» BRIEF
Down to the last line, repeat the data below exactly.

____________________

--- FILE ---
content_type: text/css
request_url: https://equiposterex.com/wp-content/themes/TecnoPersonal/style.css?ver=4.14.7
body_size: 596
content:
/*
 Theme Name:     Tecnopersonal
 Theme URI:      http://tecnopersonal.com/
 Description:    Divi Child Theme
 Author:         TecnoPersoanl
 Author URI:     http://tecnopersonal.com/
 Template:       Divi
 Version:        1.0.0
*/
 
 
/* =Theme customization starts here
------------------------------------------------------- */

____________________

» WRITTEN SOLUTION
--- FILE ---
content_type: text/css
request_url: https://equiposterex.com/wp-content/themes/TecnoPersonal/style.css?ver=4.14.7
body_size: 596
content:
/*
 Theme Name:     Tecnopersonal
 Theme URI:      http://tecnopersonal.com/
 Description:    Divi Child Theme
 Author:         TecnoPersoanl
 Author URI:     http://tecnopersonal.com/
 Template:       Divi
 Version:        1.0.0
*/
 
 
/* =Theme customization starts here
------------------------------------------------------- */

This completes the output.